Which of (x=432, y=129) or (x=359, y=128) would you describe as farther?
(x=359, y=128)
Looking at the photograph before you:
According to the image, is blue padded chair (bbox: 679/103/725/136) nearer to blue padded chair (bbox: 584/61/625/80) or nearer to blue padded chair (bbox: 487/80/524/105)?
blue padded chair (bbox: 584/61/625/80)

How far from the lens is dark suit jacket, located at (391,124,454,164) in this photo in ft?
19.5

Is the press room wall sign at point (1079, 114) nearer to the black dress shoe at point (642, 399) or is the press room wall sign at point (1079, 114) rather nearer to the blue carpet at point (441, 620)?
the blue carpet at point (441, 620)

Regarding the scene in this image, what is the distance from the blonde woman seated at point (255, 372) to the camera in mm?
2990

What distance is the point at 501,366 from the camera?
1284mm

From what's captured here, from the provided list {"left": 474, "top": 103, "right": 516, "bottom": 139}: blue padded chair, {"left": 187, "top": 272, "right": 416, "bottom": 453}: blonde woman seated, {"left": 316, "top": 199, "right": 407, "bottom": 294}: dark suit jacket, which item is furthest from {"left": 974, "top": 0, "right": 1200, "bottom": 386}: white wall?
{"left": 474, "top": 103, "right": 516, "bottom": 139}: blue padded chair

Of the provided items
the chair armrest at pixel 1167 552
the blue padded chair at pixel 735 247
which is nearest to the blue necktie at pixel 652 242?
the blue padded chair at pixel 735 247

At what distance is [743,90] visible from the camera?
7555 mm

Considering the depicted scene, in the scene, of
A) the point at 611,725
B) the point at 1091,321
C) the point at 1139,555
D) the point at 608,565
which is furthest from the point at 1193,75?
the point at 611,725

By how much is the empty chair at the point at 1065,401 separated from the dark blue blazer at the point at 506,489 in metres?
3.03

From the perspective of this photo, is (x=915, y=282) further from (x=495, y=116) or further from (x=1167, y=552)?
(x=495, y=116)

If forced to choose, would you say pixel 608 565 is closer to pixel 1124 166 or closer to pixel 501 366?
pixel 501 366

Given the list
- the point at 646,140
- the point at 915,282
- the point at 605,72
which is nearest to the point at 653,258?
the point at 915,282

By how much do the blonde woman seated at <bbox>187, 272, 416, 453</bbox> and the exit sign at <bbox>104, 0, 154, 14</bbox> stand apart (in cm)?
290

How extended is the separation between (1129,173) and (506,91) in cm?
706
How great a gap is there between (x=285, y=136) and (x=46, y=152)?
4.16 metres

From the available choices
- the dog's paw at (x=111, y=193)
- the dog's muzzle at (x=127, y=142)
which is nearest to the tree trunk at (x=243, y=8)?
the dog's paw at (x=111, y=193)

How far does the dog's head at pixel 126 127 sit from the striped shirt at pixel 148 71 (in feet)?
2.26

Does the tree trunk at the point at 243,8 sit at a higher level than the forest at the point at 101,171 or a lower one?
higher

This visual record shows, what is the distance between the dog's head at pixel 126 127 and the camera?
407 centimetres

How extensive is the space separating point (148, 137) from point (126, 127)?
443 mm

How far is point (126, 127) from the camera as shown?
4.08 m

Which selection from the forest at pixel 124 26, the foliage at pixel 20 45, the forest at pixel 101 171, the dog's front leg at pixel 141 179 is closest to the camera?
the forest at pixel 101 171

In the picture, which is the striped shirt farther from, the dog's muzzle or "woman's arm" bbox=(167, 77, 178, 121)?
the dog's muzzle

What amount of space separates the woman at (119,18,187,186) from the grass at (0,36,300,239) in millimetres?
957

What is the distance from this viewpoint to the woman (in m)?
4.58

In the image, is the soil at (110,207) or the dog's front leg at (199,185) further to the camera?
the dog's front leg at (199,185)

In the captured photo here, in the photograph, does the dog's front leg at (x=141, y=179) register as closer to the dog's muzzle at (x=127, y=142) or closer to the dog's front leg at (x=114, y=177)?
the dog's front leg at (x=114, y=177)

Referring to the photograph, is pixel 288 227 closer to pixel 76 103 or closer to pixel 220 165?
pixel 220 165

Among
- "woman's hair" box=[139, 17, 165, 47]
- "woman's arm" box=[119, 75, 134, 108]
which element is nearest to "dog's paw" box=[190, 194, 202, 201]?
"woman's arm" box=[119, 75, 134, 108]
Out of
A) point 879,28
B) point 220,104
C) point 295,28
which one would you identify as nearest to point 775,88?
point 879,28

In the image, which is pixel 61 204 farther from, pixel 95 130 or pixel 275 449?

*DIRECTIONS FOR THIS TASK*
Copy out exactly the lines running from the line with "Referring to the" to the end of the records, inclusive.

*RESPONSE TO THE EXERCISE*
Referring to the photograph, is pixel 288 227 closer to pixel 76 103 or closer to pixel 220 165?
pixel 220 165

Among
- "woman's hair" box=[139, 17, 165, 47]
- "woman's arm" box=[119, 75, 134, 108]
which element is nearest to "dog's paw" box=[190, 194, 202, 201]?
"woman's arm" box=[119, 75, 134, 108]
Out of
A) point 879,28
B) point 220,104
C) point 295,28
which one would you identify as nearest to point 775,88?
point 879,28

In the image, which is pixel 61 204 farther from, pixel 95 130 or pixel 275 449?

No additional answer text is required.